[[ Source material open ]]

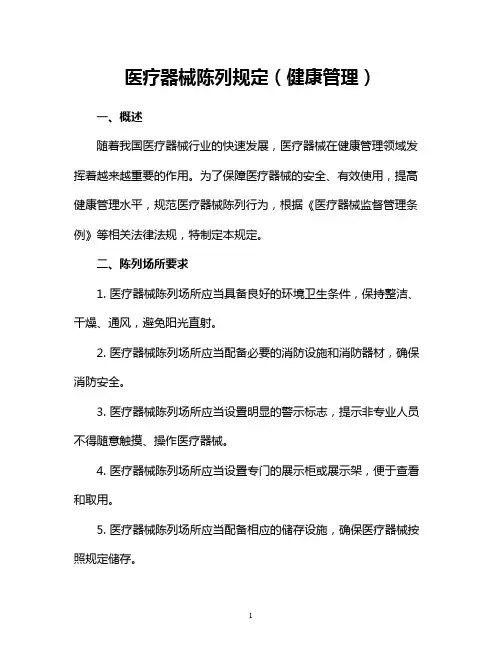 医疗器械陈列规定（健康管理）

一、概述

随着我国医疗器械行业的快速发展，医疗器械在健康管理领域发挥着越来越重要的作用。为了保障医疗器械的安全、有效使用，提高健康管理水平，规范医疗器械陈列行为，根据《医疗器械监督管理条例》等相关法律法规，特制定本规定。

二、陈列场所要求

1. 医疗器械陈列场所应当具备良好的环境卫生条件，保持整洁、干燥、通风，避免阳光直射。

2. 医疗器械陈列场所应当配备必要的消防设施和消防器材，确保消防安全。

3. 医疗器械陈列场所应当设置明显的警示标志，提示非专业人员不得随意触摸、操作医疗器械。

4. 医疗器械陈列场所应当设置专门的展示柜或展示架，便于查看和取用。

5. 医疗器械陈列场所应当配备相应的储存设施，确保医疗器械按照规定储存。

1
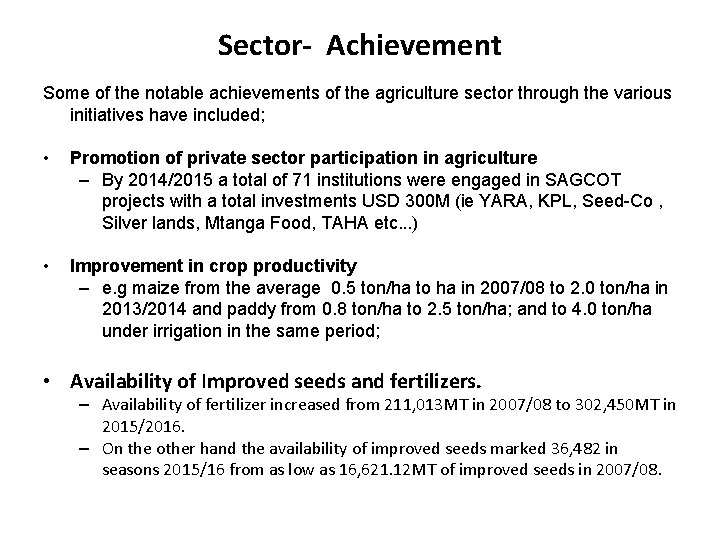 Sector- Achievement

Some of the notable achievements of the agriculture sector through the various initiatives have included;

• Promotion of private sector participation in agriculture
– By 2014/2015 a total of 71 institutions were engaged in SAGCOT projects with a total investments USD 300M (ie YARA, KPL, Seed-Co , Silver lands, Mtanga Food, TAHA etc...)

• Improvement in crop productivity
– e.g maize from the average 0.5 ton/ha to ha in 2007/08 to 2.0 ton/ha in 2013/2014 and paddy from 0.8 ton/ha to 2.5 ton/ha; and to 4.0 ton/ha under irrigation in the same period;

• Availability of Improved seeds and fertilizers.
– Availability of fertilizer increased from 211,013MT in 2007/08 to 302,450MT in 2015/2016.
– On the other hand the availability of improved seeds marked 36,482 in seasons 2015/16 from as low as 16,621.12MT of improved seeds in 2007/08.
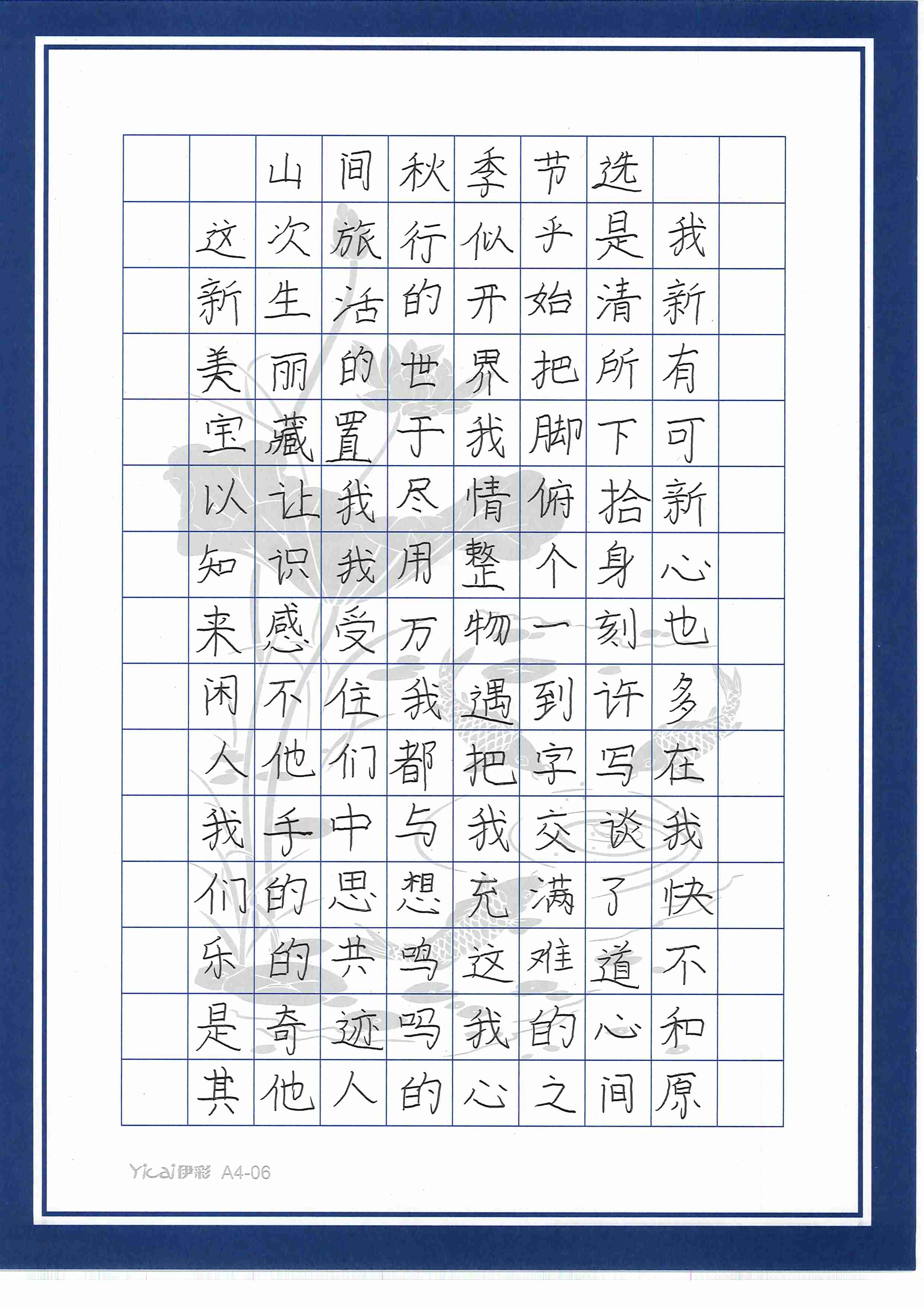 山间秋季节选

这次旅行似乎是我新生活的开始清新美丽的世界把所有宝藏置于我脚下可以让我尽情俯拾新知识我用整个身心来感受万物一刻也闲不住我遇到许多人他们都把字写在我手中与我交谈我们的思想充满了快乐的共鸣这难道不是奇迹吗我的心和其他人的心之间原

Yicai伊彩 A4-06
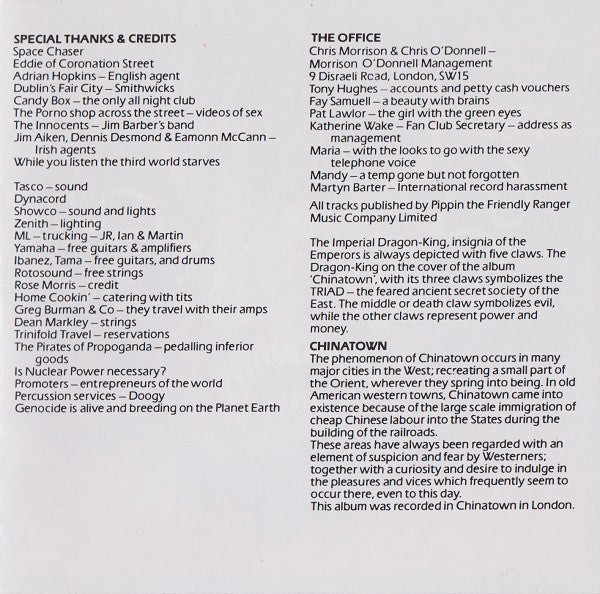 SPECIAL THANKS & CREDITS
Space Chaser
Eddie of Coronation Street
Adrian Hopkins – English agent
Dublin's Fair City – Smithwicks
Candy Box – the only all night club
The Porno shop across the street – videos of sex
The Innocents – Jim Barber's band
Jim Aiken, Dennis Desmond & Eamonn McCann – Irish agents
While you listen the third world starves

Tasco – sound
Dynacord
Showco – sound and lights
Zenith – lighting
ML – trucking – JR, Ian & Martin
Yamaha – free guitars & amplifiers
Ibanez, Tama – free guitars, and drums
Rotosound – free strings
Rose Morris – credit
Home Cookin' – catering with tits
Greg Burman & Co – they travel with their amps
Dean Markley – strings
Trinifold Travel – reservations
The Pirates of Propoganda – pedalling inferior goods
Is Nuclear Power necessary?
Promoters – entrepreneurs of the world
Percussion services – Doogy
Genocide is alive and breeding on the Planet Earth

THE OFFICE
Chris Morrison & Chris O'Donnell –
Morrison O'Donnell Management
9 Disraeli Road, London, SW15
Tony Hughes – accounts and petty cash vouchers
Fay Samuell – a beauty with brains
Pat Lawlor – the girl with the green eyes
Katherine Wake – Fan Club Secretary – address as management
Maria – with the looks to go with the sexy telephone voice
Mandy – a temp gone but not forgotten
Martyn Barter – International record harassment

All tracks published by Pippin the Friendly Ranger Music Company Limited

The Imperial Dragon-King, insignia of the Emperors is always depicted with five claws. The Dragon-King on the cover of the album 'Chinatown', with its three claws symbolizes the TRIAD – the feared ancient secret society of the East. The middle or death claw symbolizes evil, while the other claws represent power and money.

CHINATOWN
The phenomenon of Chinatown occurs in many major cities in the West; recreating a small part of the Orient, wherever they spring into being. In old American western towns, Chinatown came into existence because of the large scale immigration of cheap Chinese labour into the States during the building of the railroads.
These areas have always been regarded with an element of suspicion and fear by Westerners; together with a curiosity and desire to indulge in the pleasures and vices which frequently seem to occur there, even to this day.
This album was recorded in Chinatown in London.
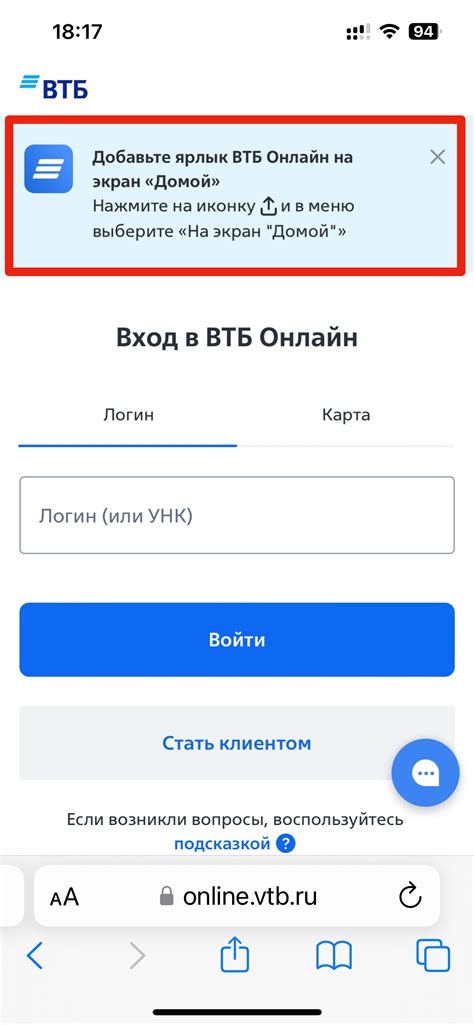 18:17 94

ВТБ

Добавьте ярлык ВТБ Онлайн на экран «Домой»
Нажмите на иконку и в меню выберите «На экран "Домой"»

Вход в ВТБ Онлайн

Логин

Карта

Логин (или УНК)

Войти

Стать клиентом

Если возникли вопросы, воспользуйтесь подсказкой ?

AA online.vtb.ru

[[ Source material closed ]]
[[ Source material open ]]

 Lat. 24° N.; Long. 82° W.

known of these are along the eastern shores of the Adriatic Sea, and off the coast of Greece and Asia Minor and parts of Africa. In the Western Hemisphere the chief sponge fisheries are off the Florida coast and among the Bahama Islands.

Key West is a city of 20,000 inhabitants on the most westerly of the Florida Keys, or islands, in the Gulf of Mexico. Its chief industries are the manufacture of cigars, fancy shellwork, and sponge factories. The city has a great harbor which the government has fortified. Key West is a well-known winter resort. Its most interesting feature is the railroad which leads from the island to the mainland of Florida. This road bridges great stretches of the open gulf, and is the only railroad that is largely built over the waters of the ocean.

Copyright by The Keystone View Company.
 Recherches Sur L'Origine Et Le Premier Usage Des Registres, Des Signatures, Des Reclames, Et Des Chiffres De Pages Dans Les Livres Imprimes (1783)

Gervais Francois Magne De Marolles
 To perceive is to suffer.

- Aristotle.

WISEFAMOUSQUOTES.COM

[[ Source material closed ]]
[[ Source material open ]]

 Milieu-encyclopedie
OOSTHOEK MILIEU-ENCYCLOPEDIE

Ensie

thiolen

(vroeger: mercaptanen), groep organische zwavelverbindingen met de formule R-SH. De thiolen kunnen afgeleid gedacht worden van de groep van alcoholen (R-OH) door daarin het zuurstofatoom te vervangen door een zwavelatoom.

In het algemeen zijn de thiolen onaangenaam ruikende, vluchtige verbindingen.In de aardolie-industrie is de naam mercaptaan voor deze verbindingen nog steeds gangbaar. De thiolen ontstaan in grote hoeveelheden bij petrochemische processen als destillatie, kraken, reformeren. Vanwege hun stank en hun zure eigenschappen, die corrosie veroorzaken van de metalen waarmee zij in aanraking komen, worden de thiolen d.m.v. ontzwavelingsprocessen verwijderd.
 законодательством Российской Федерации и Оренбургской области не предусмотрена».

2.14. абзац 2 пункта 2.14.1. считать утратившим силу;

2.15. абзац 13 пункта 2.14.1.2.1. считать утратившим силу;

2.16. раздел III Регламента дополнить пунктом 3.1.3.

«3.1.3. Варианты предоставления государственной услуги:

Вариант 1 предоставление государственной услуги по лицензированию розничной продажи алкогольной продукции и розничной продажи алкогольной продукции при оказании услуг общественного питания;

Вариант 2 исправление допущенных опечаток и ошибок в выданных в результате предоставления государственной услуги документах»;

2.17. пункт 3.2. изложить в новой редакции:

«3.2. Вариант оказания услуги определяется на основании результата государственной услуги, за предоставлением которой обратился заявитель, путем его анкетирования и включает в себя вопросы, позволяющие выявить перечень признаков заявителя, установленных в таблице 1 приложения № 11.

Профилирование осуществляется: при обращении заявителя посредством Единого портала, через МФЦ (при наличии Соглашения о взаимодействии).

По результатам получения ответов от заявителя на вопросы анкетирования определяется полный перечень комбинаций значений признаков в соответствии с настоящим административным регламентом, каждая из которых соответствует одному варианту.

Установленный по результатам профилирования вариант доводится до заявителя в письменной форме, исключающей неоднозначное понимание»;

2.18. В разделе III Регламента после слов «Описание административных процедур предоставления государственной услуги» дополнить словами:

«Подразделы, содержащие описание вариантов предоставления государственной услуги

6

[[ Source material closed ]]

_Exercise directions_.
Out of the listing above, reproduce exactly the lines from the one with "Jim Aiken, Dennis" up to and including the one with "Genocide is alive".

_Solution below_.
Jim Aiken, Dennis Desmond & Eamonn McCann – Irish agents
While you listen the third world starves

Tasco – sound
Dynacord
Showco – sound and lights
Zenith – lighting
ML – trucking – JR, Ian & Martin
Yamaha – free guitars & amplifiers
Ibanez, Tama – free guitars, and drums
Rotosound – free strings
Rose Morris – credit
Home Cookin' – catering with tits
Greg Burman & Co – they travel with their amps
Dean Markley – strings
Trinifold Travel – reservations
The Pirates of Propoganda – pedalling inferior goods
Is Nuclear Power necessary?
Promoters – entrepreneurs of the world
Percussion services – Doogy
Genocide is alive and breeding on the Planet Earth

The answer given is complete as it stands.